** Extract follows **

Gee Trenace, I thought Greg Ketterman explained that to you? You can't just second guess stuff like this: the L/D of the foil system is calculated and will function as the designer wants it to-especially in the case of Greg Ketterman and Dr. Bradfield. This is a well proven concept done by guys that hold hydrofoil speed records-have a little faith-or study a bit more. Reefing would be likely in conditions where the designer has determined that structural limits could be exceeded.
I'll give Greg another chance:

HYDROFOIL SAILBOATS IN GENERAL
"Hydrofoil boats can be categorized into two categories; 1) Incidence controlled hydrofoils* and 2) surface piercing hydrofoils. The difference lies in the way the boat maintains the proper altitude above the water surface. A surface piercing hydrofoil boat maintains proper height by varying the amount of foil submerged. The boat raises up as the speed increases and reduces the amount of foil submerged and therefore the lift. The boat finds equilibrium at the proper altitude. An incidence controlled hydrofoil sailboat has a mechanism that controls the angle of attack of the foil to maintain the proper altitude. It is generally believed that surface piercing is simpler, but incidence control is more efficient. In reality, it is the method that works with fewer problems that is simpler.

** End of Extract **
** Raw data follows **

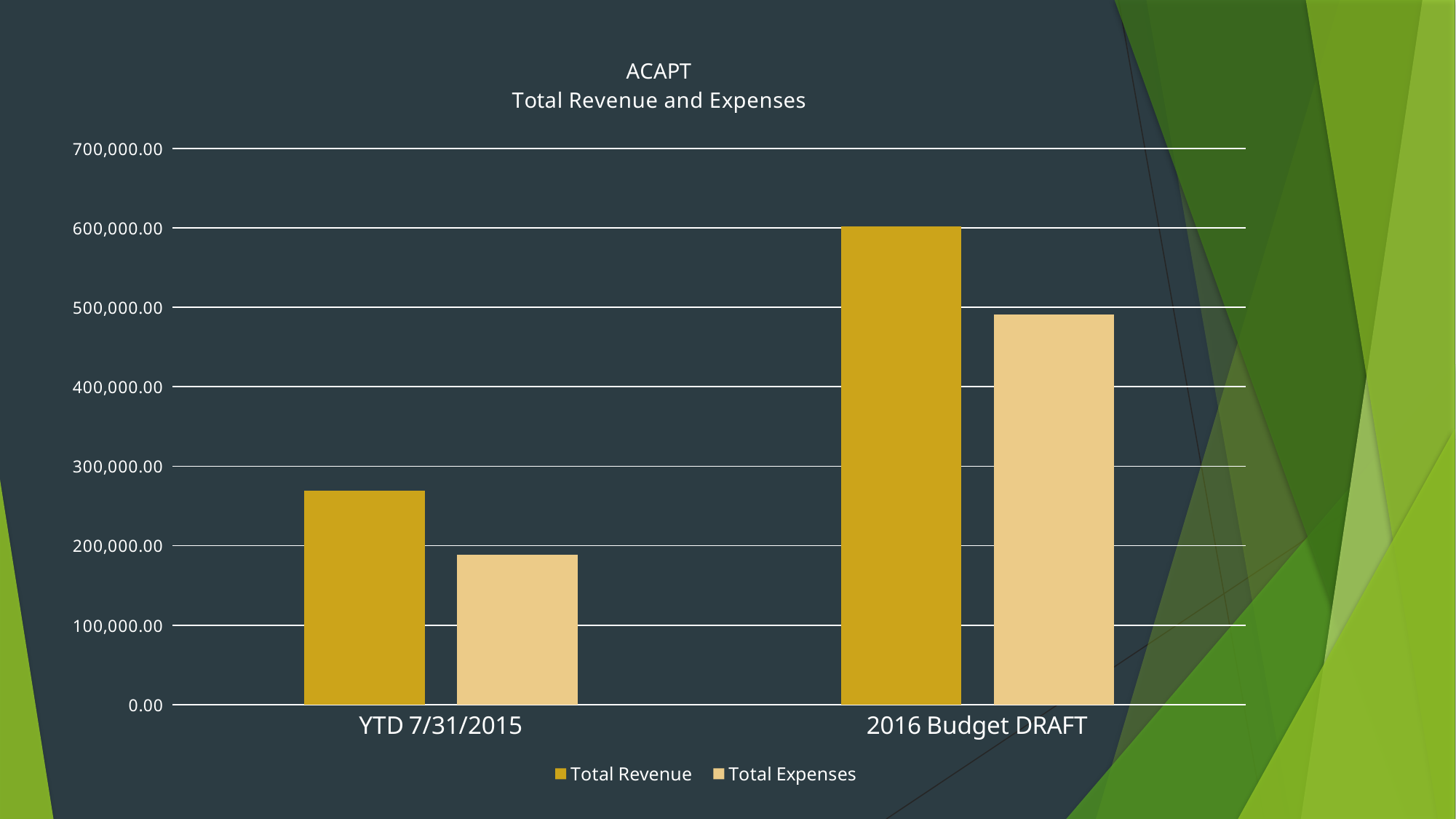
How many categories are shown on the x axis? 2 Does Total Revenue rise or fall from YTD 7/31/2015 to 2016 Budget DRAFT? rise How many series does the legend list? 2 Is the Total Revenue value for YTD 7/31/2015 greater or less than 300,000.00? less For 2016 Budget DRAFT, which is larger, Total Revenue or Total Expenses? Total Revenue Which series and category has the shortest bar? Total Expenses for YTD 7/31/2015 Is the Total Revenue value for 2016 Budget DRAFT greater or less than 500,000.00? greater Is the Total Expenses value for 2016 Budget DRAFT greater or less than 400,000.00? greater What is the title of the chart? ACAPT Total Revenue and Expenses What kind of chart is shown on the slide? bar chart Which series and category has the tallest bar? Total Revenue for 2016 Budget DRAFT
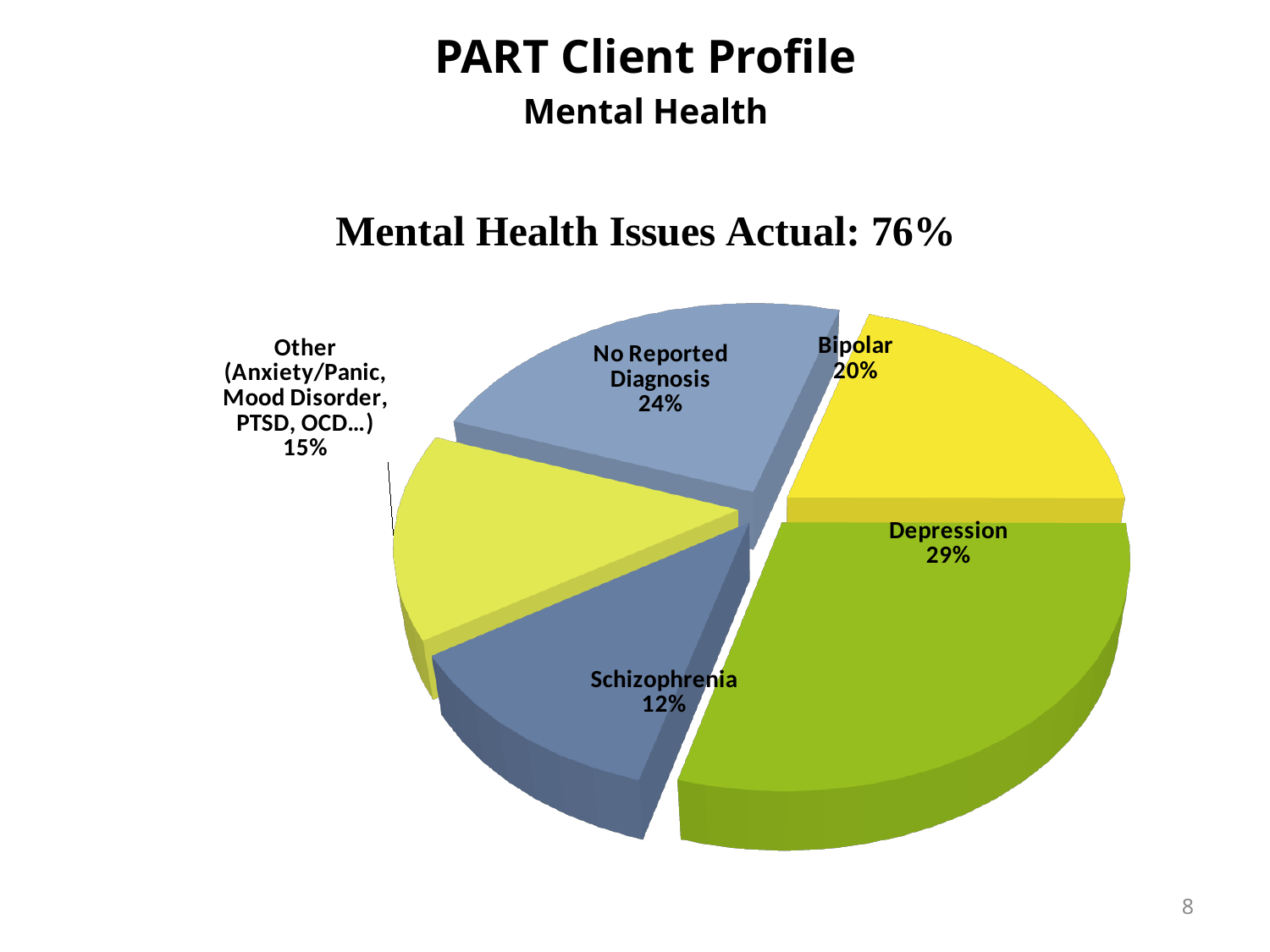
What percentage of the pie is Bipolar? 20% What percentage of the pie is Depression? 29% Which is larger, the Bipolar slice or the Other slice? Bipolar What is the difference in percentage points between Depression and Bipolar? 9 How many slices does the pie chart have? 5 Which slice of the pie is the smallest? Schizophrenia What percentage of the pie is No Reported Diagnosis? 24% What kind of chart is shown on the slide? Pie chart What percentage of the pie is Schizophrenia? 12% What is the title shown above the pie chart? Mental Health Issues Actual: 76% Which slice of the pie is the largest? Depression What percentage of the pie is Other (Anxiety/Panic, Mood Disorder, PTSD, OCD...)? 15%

** End of Raw data **

[Problem set]:
a) In the hydrofoil post, how does a surface piercing hydrofoil boat maintain proper height?
b) Write out the stretch of the hydrofoil post from "Gee Trenace, I" through "could be exceeded.".

[Solved problems]:
a) It varies the amount of foil submerged.

b)
Gee Trenace, I thought Greg Ketterman explained that to you? You can't just second guess stuff like this: the L/D of the foil system is calculated and will function as the designer wants it to-especially in the case of Greg Ketterman and Dr. Bradfield. This is a well proven concept done by guys that hold hydrofoil speed records-have a little faith-or study a bit more. Reefing would be likely in conditions where the designer has determined that structural limits could be exceeded.